Class Configuration¶

from wikigr.packs.seed_researcher import LLMSeedResearcher

researcher = LLMSeedResearcher(
    api_key="sk-ant-...",  # Or from ANTHROPIC_API_KEY
    model="claude-opus-4-6"  # LLM model to use
)

# Customize behavior
researcher.timeout = 10.0  # Longer timeout for slow sites
researcher.max_crawl_depth = 3  # Deeper crawling
researcher.user_agent = "MyBot/1.0"  # Custom user agent

Caching¶

The researcher caches source discoveries to reduce API costs and improve response time.

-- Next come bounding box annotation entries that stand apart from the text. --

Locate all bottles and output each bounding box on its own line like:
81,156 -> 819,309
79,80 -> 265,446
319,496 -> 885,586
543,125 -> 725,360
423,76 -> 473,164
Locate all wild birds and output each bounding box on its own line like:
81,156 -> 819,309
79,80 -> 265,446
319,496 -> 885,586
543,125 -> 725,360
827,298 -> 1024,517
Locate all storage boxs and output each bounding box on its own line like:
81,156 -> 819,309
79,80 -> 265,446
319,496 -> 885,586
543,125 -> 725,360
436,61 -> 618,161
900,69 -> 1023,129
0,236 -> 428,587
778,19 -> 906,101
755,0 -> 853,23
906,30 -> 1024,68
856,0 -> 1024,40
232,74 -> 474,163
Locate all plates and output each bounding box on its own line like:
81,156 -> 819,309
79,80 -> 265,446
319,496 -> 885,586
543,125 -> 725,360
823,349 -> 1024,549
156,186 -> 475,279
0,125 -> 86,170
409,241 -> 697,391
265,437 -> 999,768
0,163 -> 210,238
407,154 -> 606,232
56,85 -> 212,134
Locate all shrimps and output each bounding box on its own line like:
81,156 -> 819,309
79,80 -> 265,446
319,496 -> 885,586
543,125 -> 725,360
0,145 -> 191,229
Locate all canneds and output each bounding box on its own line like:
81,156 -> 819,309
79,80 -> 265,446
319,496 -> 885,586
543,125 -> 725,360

Cache Behavior: - Cache location: ~/.wikigr/cache/sources/ - Cache key: Hash of domain string - TTL: 7 days (configurable) - Format: JSON with timestamp

Cache Management:

# Clear cache (force fresh research)
rm -rf ~/.wikigr/cache/sources/

# Use fresh research (skip cache)
wikigr research-sources "domain" --no-cache

Error Handling¶

Exception Hierarchy¶

SeedResearcherError          # Base exception
├── LLMAPIError              # Anthropic API failures
├── ExtractionError          # URL extraction failures
├── ValidationError          # URL validation failures
└── ConfigurationError       # Missing API key, invalid config

Retry Logic¶

LLM API Calls: - Retries: 3 - Backoff: Exponential (1s, 2s, 4s, 8s) - Catches: anthropic.RateLimitError, anthropic.APIError

HTTP Requests: - Retries: 2 - Backoff: Linear (1s, 2s) - Catches: requests.ConnectionError, requests.Timeout

No Retry: - 400 Bad Request (client errors) - Validation failures (invalid URL format) - Configuration errors (missing API key)

Graceful Degradation¶

When strategies fail, the researcher gracefully degrades:

Sitemap fails → Try RSS
RSS fails → Try crawl
Crawl fails → Try LLM
LLM fails → Return partial results

Example:

try:
    urls = researcher.extract_article_urls(source, max_urls=100)
except ExtractionError as e:
    # Some strategies failed, but partial results returned
    print(f"Warning: {e}")
    print(f"Extracted {len(urls)} URLs (partial results)")

API Reference¶

DiscoveredSource¶

Dataclass representing an authoritative source.

@dataclass
class DiscoveredSource:
    domain: str                      # Domain name (e.g., "nasa.gov")
    url: str                         # Base URL
    authority_score: float           # Authority ranking (0.0-1.0)
    rationale: str                   # Why this source is authoritative
    article_count: int               # Number of extractable articles
    extraction_methods: list[str]    # Supported extraction methods

ExtractedURL¶

Dataclass representing a discovered article URL.

@dataclass
class ExtractedURL:
    url: str                         # Full article URL
    title: str | None                # Article title (if available)
    published_date: str | None       # Publication date (ISO format)
    extraction_method: str           # How URL was found
    authority_score: float           # Inherited from source
    content_score: float             # Content quality score (0.0-1.0)
    rank_score: float                # Final combined score

LLMSeedResearcher¶

Main researcher class.

`init(api_key: str | None = None, model: str = "claude-opus-4-6")`¶

Initialize researcher with Anthropic API client.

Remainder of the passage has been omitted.